Foi nesse filão que Júnior Rêgo se encontrou. Nas festas de aparelhagem no fim dos anos 1980, ele diz, “tocava muito dance, techno e house”. “Sempre gostei desses instrumentais, achava moderno.”
Rêgo estudou música clássica, e não gostava de brega antes de ser seduzido por músicas como “Profissional Papudinho”, hit de Roberto Villar. Em seu primeiro disco, “Ópera do Brega”, ainda com sonoridade brega pop de banda, em 1999, inseriu na faixa “Separação” uma introdução eletrônica.
Essa música e a faixa-título, ele diz, começaram a fazer sucesso um ano depois. “Pensava, já que a juventude gosta de dance nas aparelhagens, vou fazer um brega com esse estilo. Vi que a modernidade se encaixava muito bem dentro do brega.”
Rêgo se notabilizou com uma prática comum no tecnobrega até hoje, o uso de trechos de sucessos estrangeiros da música eletrônica. Um exemplo é “Brega do Tupinambá”, de 2001, que cita a aparelhagem Tupinambá na letra, e traz um teclado que reproduz o hit “Better Off Alone”, de Alice DeeJay.
Segundo o artista, o primeiro tecnobrega da história é “Tecnotupinambá”, lançada no início dos anos 2000. A música, com sample de um sucesso eletrônico internacional, cita na letra o termo que batiza o gênero.

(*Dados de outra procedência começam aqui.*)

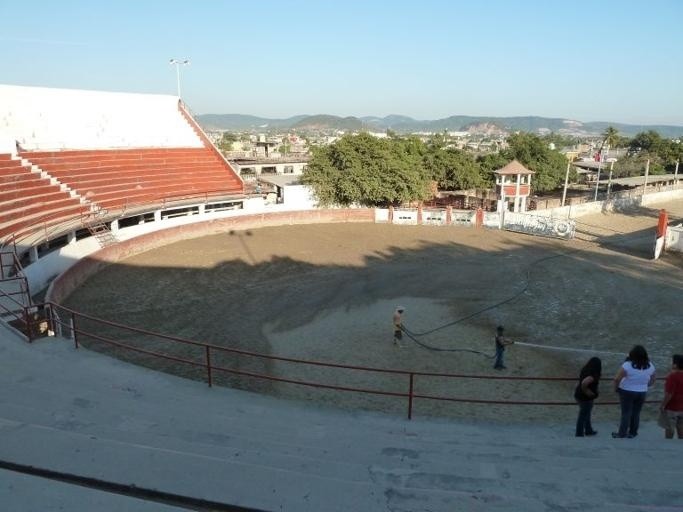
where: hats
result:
[396,305,405,312]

A partir dali ele lançou diversas músicas com essa estética —levadas aceleradas de um brega pop festeiro, no estilo calipso, criado no computador e com os arranjos eletrônicos—, muitas feitas sob encomenda para equipes de aparelhagem. “Todas com introduções internacionais para dar aquele charme”, ele diz.
O tecnobrega, diz Rêgo, “é a fusão do brega paraense com a música americana”. “É o brega moderno, o calipso moderno. Mais acelerado, com instrumentais e sons futuristas.”
A disputa entre Rêgo e Tonny começou quando o primeiro viu uma reportagem no jornal O Liberal em que o segundo era tratado como criador do tecnobrega. Segundo Rêgo, o som de Tonny nunca foi tecnobrega. Segundo Tonny, quem cunhou o termo que dá nome ao gênero, usado para divulgação de sua música, foi o publicitário Rosenildo Franco, ainda nos anos 1990.
Hoje, Tonny prega união, em discurso apoiado por Jurandy. Diz que a música paraense “está nessa de separação há muito tempo, e hoje a busca é para unir forças”. Já para Rêgo a luta é pelo reconhecimento de sua contribuição.
A partir de 2002, o tecnobrega se diversificou, ganhou subgêneros e vertentes. Nomes como a banda Fruto Sensual, Xeiro Verde, Beto Metralha, Tecno Show, comandada por Gaby Amarantos, e Maderito, entre muitos outros, fizeram parte desse momento da história do gênero, que ganhou fama nacional.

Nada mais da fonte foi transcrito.